In un mercato competitivo e in continua evoluzione, la capacità di gestire le emozioni diventa per l'esperto un vantaggio strategico.

"Oggi più che mai, la figura del consulente non si limita a competenze tecniche e abilità relazionali. C’è un elemento spesso trascurato ma decisivo per il successo professionale: la condizione mentale ed emotiva. Proprio come un atleta di alto livello, il consulente deve allenare la propria mente per affrontare con lucidità e sicurezza ogni situazione, mantenendo un’elevata concentrazione e gestione dello stress.

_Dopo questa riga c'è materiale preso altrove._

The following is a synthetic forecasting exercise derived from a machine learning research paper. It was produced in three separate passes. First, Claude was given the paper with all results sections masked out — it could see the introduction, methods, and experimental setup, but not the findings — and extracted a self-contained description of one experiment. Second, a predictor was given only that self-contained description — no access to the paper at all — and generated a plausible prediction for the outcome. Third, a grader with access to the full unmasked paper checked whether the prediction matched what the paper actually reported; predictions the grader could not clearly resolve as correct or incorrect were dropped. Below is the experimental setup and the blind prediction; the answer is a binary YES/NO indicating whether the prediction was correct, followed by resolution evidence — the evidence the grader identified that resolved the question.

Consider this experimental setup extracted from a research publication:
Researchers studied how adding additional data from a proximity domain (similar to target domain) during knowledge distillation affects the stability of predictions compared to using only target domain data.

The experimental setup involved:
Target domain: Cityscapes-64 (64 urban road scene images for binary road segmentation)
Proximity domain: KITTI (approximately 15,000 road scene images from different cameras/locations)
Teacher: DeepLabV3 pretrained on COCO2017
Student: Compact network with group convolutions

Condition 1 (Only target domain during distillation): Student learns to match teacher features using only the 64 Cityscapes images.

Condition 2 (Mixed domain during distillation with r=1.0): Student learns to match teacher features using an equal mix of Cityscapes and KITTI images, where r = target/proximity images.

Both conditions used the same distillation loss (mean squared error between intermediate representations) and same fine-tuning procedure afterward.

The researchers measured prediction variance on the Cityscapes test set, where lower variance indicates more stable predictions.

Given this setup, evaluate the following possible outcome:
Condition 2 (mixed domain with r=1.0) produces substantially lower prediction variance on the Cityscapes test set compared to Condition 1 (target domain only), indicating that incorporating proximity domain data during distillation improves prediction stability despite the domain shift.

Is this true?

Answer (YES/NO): YES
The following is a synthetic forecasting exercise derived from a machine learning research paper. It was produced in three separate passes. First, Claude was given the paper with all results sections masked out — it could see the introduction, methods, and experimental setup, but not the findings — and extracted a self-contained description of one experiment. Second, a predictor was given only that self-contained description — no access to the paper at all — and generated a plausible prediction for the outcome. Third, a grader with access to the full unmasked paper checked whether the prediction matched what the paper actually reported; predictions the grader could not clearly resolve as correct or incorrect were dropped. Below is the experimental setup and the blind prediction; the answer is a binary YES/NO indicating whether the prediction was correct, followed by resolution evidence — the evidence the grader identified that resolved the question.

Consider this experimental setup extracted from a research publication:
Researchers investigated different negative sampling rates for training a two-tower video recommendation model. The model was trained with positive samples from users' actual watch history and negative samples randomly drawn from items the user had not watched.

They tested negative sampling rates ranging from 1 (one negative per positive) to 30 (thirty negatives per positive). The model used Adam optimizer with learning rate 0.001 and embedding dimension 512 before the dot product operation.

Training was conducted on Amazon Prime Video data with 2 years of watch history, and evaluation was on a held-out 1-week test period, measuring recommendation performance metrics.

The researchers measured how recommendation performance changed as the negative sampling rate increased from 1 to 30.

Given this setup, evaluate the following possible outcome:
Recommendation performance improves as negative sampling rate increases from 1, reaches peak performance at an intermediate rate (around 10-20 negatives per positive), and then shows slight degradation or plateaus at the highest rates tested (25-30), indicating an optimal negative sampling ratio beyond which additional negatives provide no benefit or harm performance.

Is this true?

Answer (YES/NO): NO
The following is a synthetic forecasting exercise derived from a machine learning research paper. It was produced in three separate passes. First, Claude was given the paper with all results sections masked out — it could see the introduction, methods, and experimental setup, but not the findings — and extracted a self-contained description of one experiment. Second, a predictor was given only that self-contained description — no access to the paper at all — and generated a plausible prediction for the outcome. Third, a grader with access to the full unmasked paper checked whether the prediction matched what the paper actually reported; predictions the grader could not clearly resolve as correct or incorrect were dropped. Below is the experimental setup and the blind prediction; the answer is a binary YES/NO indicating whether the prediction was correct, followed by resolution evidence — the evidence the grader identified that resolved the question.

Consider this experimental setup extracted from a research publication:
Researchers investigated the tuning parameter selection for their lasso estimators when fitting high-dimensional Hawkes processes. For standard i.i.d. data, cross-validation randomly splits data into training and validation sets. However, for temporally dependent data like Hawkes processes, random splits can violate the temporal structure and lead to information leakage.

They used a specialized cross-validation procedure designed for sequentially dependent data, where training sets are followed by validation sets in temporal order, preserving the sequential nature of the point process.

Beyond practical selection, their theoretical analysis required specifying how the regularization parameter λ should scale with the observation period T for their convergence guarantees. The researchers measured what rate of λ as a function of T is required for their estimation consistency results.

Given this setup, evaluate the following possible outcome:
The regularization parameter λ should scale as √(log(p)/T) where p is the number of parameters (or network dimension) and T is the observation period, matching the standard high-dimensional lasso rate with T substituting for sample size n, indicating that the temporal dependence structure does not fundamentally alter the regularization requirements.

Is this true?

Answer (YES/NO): NO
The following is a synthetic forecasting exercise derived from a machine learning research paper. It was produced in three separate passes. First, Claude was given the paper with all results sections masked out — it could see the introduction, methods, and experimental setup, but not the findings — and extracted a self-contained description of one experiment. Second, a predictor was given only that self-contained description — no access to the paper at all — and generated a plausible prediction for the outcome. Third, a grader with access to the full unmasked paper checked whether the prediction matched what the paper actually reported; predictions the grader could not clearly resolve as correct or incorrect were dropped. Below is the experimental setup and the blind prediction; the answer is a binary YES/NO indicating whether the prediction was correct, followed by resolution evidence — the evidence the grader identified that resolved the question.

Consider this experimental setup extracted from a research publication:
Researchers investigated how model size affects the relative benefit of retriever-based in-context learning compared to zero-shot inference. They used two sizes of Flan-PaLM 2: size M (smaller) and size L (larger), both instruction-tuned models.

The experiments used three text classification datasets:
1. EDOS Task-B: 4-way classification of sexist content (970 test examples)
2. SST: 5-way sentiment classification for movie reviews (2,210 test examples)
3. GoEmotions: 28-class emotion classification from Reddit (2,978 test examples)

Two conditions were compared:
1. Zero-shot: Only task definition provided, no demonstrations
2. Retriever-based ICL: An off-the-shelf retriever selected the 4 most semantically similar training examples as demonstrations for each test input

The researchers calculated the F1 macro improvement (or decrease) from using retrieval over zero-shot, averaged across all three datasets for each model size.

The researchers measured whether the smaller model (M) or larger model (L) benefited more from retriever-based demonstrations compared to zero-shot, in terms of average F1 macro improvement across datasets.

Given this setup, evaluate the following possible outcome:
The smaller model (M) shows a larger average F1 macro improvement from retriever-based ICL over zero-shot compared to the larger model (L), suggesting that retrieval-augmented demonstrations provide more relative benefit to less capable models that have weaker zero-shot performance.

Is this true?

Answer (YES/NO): NO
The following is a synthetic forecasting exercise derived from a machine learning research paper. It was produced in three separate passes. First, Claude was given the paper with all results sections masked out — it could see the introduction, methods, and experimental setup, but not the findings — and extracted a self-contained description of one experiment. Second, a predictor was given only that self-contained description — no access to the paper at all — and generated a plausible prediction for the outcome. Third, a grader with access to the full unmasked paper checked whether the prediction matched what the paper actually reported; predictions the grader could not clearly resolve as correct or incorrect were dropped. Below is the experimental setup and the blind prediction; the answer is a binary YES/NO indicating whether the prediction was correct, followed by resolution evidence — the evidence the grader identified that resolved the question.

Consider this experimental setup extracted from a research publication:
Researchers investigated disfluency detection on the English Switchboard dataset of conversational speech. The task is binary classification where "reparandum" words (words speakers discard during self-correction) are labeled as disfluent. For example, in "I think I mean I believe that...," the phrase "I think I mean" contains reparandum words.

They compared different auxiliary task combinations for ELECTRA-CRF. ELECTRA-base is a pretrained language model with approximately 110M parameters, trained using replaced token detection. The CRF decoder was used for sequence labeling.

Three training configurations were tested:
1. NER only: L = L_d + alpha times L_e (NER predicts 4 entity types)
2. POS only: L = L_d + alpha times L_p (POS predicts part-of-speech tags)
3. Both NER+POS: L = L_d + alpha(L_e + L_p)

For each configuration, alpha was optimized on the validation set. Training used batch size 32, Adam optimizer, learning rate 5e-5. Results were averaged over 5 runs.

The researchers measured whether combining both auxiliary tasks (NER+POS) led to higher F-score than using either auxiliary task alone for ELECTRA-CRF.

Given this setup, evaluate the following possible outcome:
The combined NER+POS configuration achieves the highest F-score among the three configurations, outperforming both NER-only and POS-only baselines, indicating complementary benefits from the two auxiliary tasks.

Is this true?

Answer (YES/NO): NO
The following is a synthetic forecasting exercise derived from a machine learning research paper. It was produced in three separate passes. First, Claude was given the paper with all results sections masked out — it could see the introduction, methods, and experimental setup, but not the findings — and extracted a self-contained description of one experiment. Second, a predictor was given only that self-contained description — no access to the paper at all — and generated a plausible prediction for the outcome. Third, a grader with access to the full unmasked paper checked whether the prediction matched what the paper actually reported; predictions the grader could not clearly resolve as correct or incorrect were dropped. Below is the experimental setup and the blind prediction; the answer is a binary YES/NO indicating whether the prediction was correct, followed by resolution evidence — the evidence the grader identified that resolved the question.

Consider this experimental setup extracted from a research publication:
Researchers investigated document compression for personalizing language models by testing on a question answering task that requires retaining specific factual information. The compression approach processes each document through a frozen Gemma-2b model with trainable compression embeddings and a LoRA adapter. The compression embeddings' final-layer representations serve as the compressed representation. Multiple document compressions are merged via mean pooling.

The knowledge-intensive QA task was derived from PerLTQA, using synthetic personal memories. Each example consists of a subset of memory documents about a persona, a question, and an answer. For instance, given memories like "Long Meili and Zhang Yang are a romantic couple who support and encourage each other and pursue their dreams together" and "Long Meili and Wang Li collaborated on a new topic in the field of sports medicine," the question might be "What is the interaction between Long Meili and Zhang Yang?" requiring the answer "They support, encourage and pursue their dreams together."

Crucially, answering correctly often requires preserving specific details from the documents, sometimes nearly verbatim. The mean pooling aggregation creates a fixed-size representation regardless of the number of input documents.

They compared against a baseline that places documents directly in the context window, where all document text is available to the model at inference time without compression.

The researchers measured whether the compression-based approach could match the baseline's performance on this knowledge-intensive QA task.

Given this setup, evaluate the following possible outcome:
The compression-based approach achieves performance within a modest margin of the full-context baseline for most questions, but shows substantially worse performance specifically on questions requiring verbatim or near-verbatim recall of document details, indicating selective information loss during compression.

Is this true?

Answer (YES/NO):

In un mercato competitivo e in continua evoluzione, la capacità di gestire le emozioni diventa un vantaggio strategico. Troppo spesso, i percorsi di formazione si concentrano esclusivamente sugli aspetti tecnici, tralasciando il ruolo cruciale della psicologia individuale. Eppure, la scienza dimostra come lo stress e l’emotività possano compromettere la performance.

Pensiamo agli sportivi professionisti: la loro prestazione non dipende solo dalla preparazione tecnica e fisica, ma molto dallo stato mentale. Lo stesso principio vale per i consulenti, che devono essere in grado di gestire la pressione emotiva propria e del cliente. Non è sufficiente acquisire nuove competenze se poi non si dispone degli strumenti per applicarle efficacemente e in modo duraturo.